What you will do | Reproduce every entry precisely as written.

Available data |

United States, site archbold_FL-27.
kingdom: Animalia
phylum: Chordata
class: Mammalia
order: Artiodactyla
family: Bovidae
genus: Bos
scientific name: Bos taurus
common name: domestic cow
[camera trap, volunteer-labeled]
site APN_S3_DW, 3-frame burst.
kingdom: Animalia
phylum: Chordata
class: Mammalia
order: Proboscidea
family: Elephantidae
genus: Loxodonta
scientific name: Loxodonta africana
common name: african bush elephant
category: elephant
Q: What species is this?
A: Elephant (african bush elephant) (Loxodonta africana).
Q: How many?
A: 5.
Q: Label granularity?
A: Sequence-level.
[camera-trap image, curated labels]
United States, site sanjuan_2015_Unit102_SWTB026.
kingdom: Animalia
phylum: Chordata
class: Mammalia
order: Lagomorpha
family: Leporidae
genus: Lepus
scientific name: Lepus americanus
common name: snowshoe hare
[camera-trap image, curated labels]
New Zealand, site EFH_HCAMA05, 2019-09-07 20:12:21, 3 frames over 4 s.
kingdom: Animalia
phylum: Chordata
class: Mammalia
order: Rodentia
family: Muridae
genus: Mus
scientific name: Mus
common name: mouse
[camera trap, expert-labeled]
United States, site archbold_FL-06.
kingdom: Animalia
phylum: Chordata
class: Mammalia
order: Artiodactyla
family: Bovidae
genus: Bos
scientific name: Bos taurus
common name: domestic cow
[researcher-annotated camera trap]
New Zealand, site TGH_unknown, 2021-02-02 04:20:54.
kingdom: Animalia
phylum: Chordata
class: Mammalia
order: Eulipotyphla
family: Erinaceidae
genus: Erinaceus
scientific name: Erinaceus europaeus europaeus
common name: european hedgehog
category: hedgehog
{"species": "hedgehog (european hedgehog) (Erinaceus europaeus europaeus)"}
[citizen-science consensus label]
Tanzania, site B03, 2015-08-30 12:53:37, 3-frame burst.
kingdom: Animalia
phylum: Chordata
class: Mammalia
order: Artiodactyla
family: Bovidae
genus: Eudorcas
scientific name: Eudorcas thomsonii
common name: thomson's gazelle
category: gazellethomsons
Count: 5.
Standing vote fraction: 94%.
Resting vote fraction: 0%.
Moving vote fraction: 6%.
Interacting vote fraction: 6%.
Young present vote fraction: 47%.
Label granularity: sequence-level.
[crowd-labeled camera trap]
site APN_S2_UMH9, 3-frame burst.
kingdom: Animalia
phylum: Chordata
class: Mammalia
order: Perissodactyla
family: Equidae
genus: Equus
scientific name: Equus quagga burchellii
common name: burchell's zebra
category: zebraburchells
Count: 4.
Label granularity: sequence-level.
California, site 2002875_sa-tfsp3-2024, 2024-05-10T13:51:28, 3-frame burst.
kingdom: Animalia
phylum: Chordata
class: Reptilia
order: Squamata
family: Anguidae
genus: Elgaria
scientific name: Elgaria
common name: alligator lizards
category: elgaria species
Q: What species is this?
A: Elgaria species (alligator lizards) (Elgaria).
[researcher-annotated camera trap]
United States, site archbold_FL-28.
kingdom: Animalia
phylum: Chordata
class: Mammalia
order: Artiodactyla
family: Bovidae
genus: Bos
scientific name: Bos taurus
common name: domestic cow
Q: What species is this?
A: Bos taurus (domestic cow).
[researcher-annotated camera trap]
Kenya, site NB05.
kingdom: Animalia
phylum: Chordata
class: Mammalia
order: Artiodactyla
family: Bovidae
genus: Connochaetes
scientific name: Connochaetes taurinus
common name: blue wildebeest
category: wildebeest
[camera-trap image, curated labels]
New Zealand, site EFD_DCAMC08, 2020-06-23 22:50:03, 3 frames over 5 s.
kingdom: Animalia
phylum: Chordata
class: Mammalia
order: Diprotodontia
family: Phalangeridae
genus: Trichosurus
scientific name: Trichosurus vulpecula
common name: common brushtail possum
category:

Response |
United States, site archbold_FL-27.
kingdom: Animalia
phylum: Chordata
class: Mammalia
order: Artiodactyla
family: Bovidae
genus: Bos
scientific name: Bos taurus
common name: domestic cow
[camera trap, volunteer-labeled]
site APN_S3_DW, 3-frame burst.
kingdom: Animalia
phylum: Chordata
class: Mammalia
order: Proboscidea
family: Elephantidae
genus: Loxodonta
scientific name: Loxodonta africana
common name: african bush elephant
category: elephant
Q: What species is this?
A: Elephant (african bush elephant) (Loxodonta africana).
Q: How many?
A: 5.
Q: Label granularity?
A: Sequence-level.
[camera-trap image, curated labels]
United States, site sanjuan_2015_Unit102_SWTB026.
kingdom: Animalia
phylum: Chordata
class: Mammalia
order: Lagomorpha
family: Leporidae
genus: Lepus
scientific name: Lepus americanus
common name: snowshoe hare
[camera-trap image, curated labels]
New Zealand, site EFH_HCAMA05, 2019-09-07 20:12:21, 3 frames over 4 s.
kingdom: Animalia
phylum: Chordata
class: Mammalia
order: Rodentia
family: Muridae
genus: Mus
scientific name: Mus
common name: mouse
[camera trap, expert-labeled]
United States, site archbold_FL-06.
kingdom: Animalia
phylum: Chordata
class: Mammalia
order: Artiodactyla
family: Bovidae
genus: Bos
scientific name: Bos taurus
common name: domestic cow
[researcher-annotated camera trap]
New Zealand, site TGH_unknown, 2021-02-02 04:20:54.
kingdom: Animalia
phylum: Chordata
class: Mammalia
order: Eulipotyphla
family: Erinaceidae
genus: Erinaceus
scientific name: Erinaceus europaeus europaeus
common name: european hedgehog
category: hedgehog
{"species": "hedgehog (european hedgehog) (Erinaceus europaeus europaeus)"}
[citizen-science consensus label]
Tanzania, site B03, 2015-08-30 12:53:37, 3-frame burst.
kingdom: Animalia
phylum: Chordata
class: Mammalia
order: Artiodactyla
family: Bovidae
genus: Eudorcas
scientific name: Eudorcas thomsonii
common name: thomson's gazelle
category: gazellethomsons
Count: 5.
Standing vote fraction: 94%.
Resting vote fraction: 0%.
Moving vote fraction: 6%.
Interacting vote fraction: 6%.
Young present vote fraction: 47%.
Label granularity: sequence-level.
[crowd-labeled camera trap]
site APN_S2_UMH9, 3-frame burst.
kingdom: Animalia
phylum: Chordata
class: Mammalia
order: Perissodactyla
family: Equidae
genus: Equus
scientific name: Equus quagga burchellii
common name: burchell's zebra
category: zebraburchells
Count: 4.
Label granularity: sequence-level.
California, site 2002875_sa-tfsp3-2024, 2024-05-10T13:51:28, 3-frame burst.
kingdom: Animalia
phylum: Chordata
class: Reptilia
order: Squamata
family: Anguidae
genus: Elgaria
scientific name: Elgaria
common name: alligator lizards
category: elgaria species
Q: What species is this?
A: Elgaria species (alligator lizards) (Elgaria).
[researcher-annotated camera trap]
United States, site archbold_FL-28.
kingdom: Animalia
phylum: Chordata
class: Mammalia
order: Artiodactyla
family: Bovidae
genus: Bos
scientific name: Bos taurus
common name: domestic cow
Q: What species is this?
A: Bos taurus (domestic cow).
[researcher-annotated camera trap]
Kenya, site NB05.
kingdom: Animalia
phylum: Chordata
class: Mammalia
order: Artiodactyla
family: Bovidae
genus: Connochaetes
scientific name: Connochaetes taurinus
common name: blue wildebeest
category: wildebeest
[camera-trap image, curated labels]
New Zealand, site EFD_DCAMC08, 2020-06-23 22:50:03, 3 frames over 5 s.
kingdom: Animalia
phylum: Chordata
class: Mammalia
order: Diprotodontia
family: Phalangeridae
genus: Trichosurus
scientific name: Trichosurus vulpecula
common name: common brushtail possum
category:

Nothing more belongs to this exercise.